Como não é
um dom inato e como depende de cultivo, a capacidade de agradecer tornou-se
rara no convívio das pessoas e pouco prestigiada diante das ajudas solidárias. Perante
as imensuráveis condições do que se espera, parece não restar tempo para
reconsiderar algo que já passou. Com isso, os sentimentos de gratuidade também
tendem a desaparecer nos serviços humanitários e de entre-ajuda.
A Bíblia
registra de tempos muito antigos um episódio em que o profeta Eliseu aponta
para um reconhecimento que vai além de dar algo para agradecer. Havia sido
procurado por um general estrangeiro muito doente. Eliseu não se aproveitou do
momento para auto-engrandecimento e nem tampouco para se passar como um
milagreiro de renome. Indicou ao estrangeiro uma atividade que lhe apontasse
que Deus é capaz de ajuda-lo a equilibrar a saúde.
Eliseu
também recusou ser presenteado como sinal de recompensa pela cura.

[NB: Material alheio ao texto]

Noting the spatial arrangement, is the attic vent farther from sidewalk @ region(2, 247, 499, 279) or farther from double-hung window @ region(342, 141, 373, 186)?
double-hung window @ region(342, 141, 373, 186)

Deixou claro
ao estrangeiro que não fora ele quem havia curado o general, mas teria sido
ação de Deus. O general, então, ao entender o significado da recusa de
presentes, pediu para levar um pouco de areia do chão daquele lugar, a fim de
poder lembrar a ação eficaz da parte de Deus.
Para quem se
vê muitas vezes contemplado com graças diante de dificuldades, doenças e outras
situações de grande desconforto, geralmente, a tendência é a de esquecer com
facilidade os prodígios, porque já pensa em outras aspirações e desejos.
Do Evangelho
das boas notícias de Jesus Cristo também lembramos um episódio muito
interessante a respeito de dez leprosos que clamaram a Jesus Cristo, a fim de
que os ajudasse a livrar-se da doença. E lepra, mais do que doença contagiosa,
implicava em total exclusão social. Até as leis proibiam aproximação de
leprosos com outras pessoas. Pode-se imaginar o quanto se sentiam constrangidos
ao terem que romper laços familiares e sociais e se agregar a outras pessoas
leprosas para tentar sobreviver.
Jesus
certamente ajudou os dez leprosos numa dupla dimensão: primeiro, a perspectiva
de ressocialização e, num segundo aspecto, a capacidade de curar a doença num
processo terapêutico. Conta-se que dos dez leprosos curados, apenas um voltou
para agradecer. O que se pode deduzir é que diante da gratuidade do amor de
Deus, nós nem sempre cultivamos a merecida e justificada ação de agradecer. Por
outro lado, eventual mediação de cura e de sentido para a vida não deve
constituir meio para auto-afirmação de superioridade pelos poderes de cura e,
menos ainda, de valer-se desta imagem para fazer publicidade. Afinal, até a
capacidade de louvar e agradecer é dádiva que não depende apenas do desejo, mas
de praxes e de um itinerário de cultivo.